Given request: Give a verbatim repeat of the lines that run from the line containing "When reviewing the" to the end of the data below.
── Records ──
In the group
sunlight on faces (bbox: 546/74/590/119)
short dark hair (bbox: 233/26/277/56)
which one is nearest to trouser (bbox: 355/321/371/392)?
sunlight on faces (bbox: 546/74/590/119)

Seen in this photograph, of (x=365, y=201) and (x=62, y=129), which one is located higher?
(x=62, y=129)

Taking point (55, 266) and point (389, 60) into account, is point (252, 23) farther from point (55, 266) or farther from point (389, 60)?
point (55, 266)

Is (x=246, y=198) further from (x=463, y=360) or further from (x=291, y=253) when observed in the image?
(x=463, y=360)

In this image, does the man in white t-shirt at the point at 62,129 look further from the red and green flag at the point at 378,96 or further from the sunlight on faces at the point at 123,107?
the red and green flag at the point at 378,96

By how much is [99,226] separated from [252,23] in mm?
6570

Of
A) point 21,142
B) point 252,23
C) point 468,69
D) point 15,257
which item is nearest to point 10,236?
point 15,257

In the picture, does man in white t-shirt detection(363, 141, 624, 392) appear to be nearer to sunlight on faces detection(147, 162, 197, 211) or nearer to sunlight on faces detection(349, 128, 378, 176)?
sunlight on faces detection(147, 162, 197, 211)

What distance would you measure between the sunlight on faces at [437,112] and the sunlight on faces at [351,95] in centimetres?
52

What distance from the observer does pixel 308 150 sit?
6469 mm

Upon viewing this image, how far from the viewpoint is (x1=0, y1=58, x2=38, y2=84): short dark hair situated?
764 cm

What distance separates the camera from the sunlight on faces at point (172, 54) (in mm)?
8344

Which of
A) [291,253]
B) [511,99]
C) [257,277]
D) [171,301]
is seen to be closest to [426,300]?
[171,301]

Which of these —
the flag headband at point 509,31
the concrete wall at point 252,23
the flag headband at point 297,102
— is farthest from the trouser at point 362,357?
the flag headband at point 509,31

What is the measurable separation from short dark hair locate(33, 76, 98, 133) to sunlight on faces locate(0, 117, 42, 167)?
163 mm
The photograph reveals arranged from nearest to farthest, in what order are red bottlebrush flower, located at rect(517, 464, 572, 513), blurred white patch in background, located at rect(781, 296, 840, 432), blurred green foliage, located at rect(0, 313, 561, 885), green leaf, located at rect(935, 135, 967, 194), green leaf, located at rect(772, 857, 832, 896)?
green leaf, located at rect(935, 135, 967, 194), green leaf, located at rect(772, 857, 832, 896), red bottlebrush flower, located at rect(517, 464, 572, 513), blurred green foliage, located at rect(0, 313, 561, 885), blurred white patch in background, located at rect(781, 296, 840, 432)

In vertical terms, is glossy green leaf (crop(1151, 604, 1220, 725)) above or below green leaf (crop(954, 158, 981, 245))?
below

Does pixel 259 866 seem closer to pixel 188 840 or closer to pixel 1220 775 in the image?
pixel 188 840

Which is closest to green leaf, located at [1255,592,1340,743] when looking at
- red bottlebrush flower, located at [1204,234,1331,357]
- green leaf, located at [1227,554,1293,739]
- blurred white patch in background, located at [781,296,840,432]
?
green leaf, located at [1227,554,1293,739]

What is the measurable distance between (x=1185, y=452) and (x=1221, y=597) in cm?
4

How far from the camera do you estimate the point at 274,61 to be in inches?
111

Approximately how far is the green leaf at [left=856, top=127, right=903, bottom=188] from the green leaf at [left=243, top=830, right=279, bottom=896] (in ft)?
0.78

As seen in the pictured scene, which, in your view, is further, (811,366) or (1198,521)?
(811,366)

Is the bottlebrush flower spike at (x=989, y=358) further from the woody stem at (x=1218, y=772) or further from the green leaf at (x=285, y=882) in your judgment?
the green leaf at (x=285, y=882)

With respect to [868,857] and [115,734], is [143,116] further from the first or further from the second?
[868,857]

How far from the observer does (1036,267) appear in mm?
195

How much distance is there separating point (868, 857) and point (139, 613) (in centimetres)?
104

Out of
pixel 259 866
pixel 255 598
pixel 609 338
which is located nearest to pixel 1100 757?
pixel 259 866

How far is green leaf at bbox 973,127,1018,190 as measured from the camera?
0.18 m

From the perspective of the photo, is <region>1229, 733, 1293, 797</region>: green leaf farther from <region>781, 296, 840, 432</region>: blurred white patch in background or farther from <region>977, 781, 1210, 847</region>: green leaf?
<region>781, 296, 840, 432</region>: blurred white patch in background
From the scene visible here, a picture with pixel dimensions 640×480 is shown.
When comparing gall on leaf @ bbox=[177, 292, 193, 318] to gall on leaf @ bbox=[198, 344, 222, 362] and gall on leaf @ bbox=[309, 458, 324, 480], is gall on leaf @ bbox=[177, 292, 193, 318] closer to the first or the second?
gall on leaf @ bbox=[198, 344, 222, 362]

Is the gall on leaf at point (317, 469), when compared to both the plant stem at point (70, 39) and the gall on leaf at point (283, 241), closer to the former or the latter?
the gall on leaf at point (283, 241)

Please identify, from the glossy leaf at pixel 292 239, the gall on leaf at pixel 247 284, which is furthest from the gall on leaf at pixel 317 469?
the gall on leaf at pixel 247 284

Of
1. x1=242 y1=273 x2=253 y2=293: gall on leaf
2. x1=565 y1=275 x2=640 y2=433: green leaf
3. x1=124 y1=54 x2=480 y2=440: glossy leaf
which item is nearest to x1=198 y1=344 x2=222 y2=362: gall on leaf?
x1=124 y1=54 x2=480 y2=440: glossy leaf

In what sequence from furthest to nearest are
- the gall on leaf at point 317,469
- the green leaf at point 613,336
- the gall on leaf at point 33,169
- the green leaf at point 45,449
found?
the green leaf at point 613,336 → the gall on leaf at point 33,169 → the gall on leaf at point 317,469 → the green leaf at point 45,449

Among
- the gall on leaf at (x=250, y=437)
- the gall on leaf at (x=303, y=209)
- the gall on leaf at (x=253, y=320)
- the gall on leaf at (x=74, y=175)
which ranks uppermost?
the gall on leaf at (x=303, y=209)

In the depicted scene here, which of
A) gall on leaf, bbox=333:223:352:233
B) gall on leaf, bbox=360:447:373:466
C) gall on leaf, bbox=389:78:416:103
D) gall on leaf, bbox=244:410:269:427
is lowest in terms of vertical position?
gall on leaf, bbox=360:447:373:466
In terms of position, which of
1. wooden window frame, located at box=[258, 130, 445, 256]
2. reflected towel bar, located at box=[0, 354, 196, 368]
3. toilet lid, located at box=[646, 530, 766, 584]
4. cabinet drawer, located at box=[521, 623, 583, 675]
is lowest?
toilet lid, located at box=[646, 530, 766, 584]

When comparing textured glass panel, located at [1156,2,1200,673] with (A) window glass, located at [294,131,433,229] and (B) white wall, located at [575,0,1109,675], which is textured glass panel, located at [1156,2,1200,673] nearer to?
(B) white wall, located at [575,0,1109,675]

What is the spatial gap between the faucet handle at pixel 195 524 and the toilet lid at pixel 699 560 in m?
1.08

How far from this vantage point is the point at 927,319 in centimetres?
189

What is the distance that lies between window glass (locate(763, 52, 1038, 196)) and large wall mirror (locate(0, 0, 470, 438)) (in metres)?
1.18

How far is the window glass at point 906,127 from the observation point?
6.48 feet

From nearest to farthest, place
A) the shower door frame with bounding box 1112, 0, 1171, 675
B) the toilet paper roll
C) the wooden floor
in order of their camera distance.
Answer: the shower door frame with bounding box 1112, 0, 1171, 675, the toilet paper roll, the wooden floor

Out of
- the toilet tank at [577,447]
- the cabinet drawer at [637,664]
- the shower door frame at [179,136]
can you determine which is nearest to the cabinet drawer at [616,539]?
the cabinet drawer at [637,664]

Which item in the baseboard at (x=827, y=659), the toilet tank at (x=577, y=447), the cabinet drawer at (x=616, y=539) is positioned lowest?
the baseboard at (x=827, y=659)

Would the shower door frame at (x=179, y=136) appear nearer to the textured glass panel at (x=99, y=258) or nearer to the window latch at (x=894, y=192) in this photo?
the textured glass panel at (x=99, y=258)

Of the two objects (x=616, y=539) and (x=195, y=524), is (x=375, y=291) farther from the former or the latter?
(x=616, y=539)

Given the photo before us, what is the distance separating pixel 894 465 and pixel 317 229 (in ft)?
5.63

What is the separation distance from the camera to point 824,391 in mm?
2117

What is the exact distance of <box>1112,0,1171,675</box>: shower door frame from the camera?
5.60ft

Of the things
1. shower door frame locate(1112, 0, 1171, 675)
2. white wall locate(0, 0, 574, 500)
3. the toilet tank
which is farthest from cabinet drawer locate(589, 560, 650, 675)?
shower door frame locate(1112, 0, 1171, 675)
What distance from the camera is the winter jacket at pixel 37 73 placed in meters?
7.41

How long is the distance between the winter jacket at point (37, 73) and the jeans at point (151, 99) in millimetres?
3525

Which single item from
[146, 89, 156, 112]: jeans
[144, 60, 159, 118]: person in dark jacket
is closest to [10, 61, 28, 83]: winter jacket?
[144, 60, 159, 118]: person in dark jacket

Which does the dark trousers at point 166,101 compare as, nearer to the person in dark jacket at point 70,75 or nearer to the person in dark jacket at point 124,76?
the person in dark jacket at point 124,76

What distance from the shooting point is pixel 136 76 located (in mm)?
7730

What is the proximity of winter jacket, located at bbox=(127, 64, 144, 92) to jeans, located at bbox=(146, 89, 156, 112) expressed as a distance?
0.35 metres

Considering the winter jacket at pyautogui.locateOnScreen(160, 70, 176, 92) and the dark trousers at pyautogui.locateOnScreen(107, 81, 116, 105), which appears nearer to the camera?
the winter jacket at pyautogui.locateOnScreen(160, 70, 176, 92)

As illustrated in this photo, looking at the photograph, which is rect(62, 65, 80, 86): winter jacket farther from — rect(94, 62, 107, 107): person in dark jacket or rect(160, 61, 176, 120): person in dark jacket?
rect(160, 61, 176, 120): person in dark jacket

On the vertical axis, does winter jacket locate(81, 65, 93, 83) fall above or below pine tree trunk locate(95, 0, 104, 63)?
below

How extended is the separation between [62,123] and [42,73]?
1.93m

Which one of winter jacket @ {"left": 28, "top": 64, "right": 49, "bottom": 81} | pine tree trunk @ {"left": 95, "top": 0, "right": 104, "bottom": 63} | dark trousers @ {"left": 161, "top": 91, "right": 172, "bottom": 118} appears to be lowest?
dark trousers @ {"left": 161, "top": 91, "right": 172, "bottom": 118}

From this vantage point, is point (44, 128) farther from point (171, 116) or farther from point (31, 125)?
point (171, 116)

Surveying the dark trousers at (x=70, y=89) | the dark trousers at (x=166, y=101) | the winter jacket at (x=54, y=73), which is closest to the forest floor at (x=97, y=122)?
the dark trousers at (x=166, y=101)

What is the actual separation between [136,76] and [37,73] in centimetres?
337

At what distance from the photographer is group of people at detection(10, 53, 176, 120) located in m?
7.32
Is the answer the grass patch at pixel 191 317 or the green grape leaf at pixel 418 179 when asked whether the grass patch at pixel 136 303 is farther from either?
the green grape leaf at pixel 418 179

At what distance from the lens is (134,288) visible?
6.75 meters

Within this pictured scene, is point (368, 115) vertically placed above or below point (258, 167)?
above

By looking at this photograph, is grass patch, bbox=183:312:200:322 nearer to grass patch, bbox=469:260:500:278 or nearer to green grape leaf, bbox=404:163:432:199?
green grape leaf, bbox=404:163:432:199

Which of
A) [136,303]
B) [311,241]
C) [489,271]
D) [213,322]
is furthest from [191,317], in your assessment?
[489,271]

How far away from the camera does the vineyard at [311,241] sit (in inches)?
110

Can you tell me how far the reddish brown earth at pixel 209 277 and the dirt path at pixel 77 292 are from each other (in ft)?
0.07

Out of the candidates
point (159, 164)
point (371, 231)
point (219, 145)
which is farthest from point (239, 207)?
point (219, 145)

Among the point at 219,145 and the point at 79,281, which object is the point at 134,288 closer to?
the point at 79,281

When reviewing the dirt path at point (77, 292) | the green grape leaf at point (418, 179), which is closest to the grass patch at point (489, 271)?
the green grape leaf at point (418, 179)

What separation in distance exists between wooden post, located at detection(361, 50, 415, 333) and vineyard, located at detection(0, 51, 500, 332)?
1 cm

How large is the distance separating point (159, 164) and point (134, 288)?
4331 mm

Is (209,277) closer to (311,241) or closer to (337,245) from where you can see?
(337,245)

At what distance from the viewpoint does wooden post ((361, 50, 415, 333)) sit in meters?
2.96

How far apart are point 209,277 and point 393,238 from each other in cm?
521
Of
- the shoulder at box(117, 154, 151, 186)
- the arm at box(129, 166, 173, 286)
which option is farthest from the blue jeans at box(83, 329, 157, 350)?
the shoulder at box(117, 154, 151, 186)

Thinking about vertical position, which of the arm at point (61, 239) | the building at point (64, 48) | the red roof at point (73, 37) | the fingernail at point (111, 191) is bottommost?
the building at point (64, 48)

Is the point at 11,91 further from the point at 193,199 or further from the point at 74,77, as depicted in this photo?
───
Exercise output:
When reviewing the dirt path at point (77, 292) | the green grape leaf at point (418, 179), which is closest to the grass patch at point (489, 271)?
the green grape leaf at point (418, 179)

What separation in distance exists between wooden post, located at detection(361, 50, 415, 333) and vineyard, located at detection(0, 51, 500, 332)?
1 cm

How large is the distance separating point (159, 164) and point (134, 288)?
4331 mm

Is (209,277) closer to (311,241) or closer to (337,245) from where you can see?
(337,245)

At what distance from the viewpoint does wooden post ((361, 50, 415, 333)) sit in meters?
2.96

How far apart are point 209,277 and point 393,238 from each other in cm?
521
Of
- the shoulder at box(117, 154, 151, 186)
- the arm at box(129, 166, 173, 286)
which option is farthest from the blue jeans at box(83, 329, 157, 350)?
the shoulder at box(117, 154, 151, 186)

Thinking about vertical position, which of the arm at point (61, 239) | the building at point (64, 48) | the red roof at point (73, 37) | the fingernail at point (111, 191) is bottommost?
the building at point (64, 48)

Is the point at 11,91 further from the point at 193,199 or further from the point at 74,77, as depicted in this photo?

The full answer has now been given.